Eventually, she leaves food service for graduate
school or marriage; but unless she wins a grant or a
fair divorce settlement, chances are she'll be back, a
few years down the line, reciting the daily specials
with her own special mixture of warmth and ennui.
Erudite emissary of eggs over easy, polymath purveyor
of polenta and prawns, articulate angel of apple pie,
the genius waitress is on duty right now in hundreds
of U.S. restaurants, smile at the ready, sauce on the
side. So brush up on your Schopenhauer, place your
order--and tip, mister, tip.

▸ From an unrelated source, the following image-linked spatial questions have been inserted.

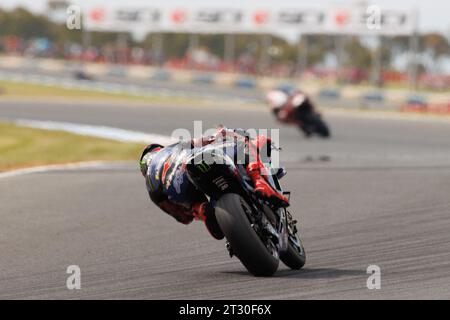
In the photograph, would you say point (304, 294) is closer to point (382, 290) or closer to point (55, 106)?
point (382, 290)

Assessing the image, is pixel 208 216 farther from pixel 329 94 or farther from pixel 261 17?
pixel 261 17

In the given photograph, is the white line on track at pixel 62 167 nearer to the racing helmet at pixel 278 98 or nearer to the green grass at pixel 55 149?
the green grass at pixel 55 149

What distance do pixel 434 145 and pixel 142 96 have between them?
22873mm

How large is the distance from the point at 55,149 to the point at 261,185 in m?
13.7

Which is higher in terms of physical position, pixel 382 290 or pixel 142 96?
pixel 382 290

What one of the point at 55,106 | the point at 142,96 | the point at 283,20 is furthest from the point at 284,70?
the point at 55,106

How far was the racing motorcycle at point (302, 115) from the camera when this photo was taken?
77.7 feet

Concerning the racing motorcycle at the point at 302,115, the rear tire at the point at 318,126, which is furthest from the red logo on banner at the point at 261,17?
the rear tire at the point at 318,126

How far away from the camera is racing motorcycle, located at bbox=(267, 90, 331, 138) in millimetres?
23672

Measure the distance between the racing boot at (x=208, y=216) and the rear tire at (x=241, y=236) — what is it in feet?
1.28

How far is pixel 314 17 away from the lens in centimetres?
6525

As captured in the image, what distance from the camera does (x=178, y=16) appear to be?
72.1m

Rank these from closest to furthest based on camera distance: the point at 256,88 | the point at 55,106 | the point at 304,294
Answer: the point at 304,294, the point at 55,106, the point at 256,88

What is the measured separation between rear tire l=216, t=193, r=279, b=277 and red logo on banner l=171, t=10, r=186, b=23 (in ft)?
215
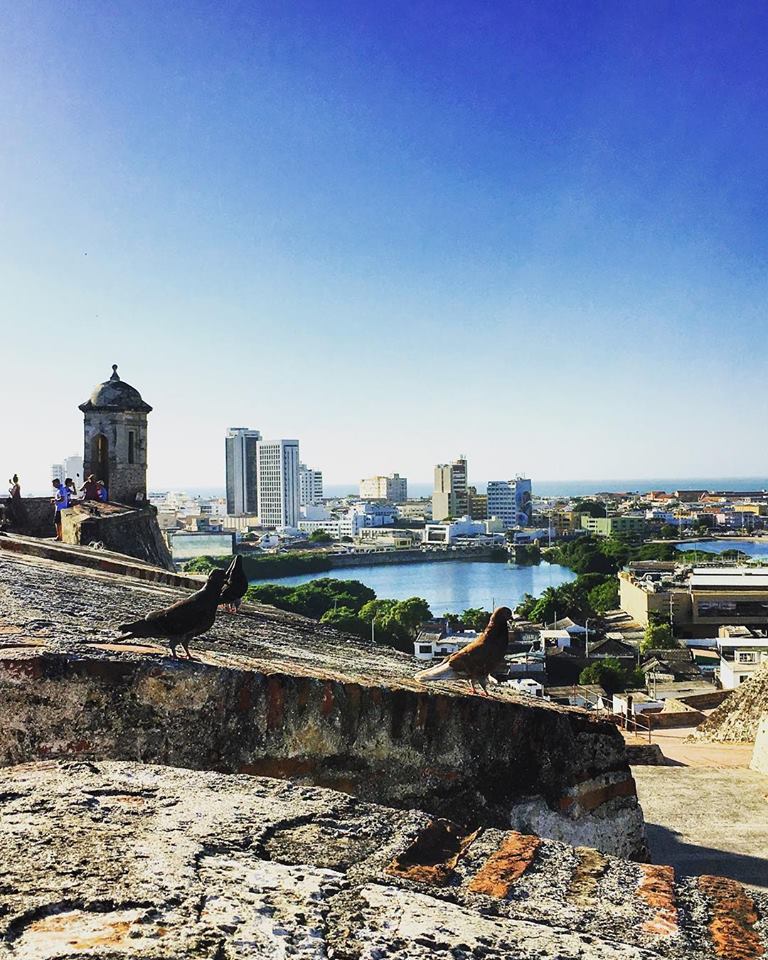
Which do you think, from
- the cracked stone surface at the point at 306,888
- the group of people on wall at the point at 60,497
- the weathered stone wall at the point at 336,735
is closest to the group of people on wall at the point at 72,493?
the group of people on wall at the point at 60,497

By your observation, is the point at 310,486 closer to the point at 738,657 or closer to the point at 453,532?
the point at 453,532

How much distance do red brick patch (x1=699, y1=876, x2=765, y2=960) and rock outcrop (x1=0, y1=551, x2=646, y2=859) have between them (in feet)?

She deserves a break
today.
Of her, I sing.
Tom Robbins
Playboy, 1991
It’s his appreciation of the worker and his understanding of lying awake at night unable to sleep because your hair stinks of pizza and your finger nails are backed up with a tar-like substance made up of grease, garlic sauce, and, most importantly money dirt that prevented me from pouring steaming marinara in the face of every old-money Manhattan bachelor I've had to explain to why they could NOT have my number. Now your wondering why I wouldn’t just shower after work before going to bed and the answer is that after a 14-hour shift the thought of having to continue standing just to be clean is not worth it to me by a long shot. Many a night I’ve contemplated bringing a lawn chair in the tub with me but the undertaking of such a project gets lost in my thoughts around the prospect of fumbling around my dark yard searching for said chair. I’d rather sleep in my own filth and worry about the rest in morning.
You may also be wondering why on earth I would quit a decently paying job as a recent college graduate in this kind of job market and I'll put it right on the table for you now: I'm okay with my head being bigger than my bank account.
Long story-short tonight was my last night of work at Michael’s Ristortante. Although I did shed a tear at the thought of leaving my coworkers, most of whom I’ve had an outstanding working relationship with for three summers now, I couldn’t be happier to get away from the pizza-loving freaks that occupy that place at the most god awful hours of the morning. If you’re one of the drunks that has felt the need to yell over the 7 people ahead of you in line to make sure you get the corner slice of the Sicilian pie you will never see my rosey face again.